Well, if you’re in this position, the tips in this article should be useful to you. First, I have to make it clear that the only way to resize an image without losing the picture quality at all it to vectorize it.
What does this mean?
PNG, JPEG, GIF and all these common extensions are Raster (Bitmap) images and if you try to zoom or enlarge them, you would notice these kind of images are made up of dots or pixels. When you try to enlarge these kind of images, you are only trying to stretch these pixels which is impossible. Your photo editing program or resizer only creates new pixels to make up for the enlargement and does a lot of guess work to put the right color information in these newly formed pixels. That’s why you get a blurry image because the ‘color information’ in these pixels is inaccurate.
Vectors, on the other hand, are not images so to speak.
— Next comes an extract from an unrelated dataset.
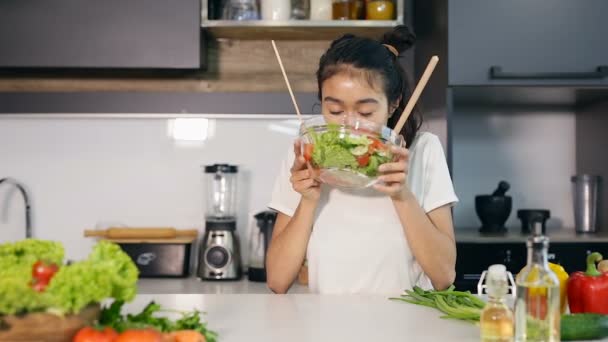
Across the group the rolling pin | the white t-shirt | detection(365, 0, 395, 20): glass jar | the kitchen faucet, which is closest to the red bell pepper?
the white t-shirt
A ‘vector image’ doesn’t contain pixels or dots, it’s made up of mathematical numbers, curves, shapes, coordinates all referred to as vectors. These vectors contain other information like color, opacity, thickness and more. Since these are based on mathematical numbers, enlarging the image doesn’t affect the quality as you’re only modifying the vector properties and not trying to stretch what’s “unstretchable.”
Ways to Resize Images without losing Quality
There are a number of ways to do these but some of the programs designed for this are not available for free. Corel Draw and Adobe Illustrator are examples, XaraX too works fine but they’re all paid software programs.
Just for the record, these methods work best on logos with just a few colors… maybe two or three. When you’re dealing with an image with loads of colors, I can’t guarantee perfection. Here are three ways to do this for free:
1. Vector Magic
This website offers you a couple of free conversions if you register. As far as I know, it gave the best result compared to other solutions I found. You can enlarge and output the image to a vector format and then edit with you image editing program.
2. Auto Tracer
This is an online service similar to Vector Magic too and offers free raster to vector conversion. The ouput isn’t as perfect as the first one mentioned but it works too.
3. Reshade
This online service too allows you to enlarge your image without (much) distortion and there are options to reduce blurriness to some extent.
Like I mentioned, these online tools are not perfect and if you really need something more than these, Adobe Illustrator, XaraX or Corel Draw might be just what you’re looking for.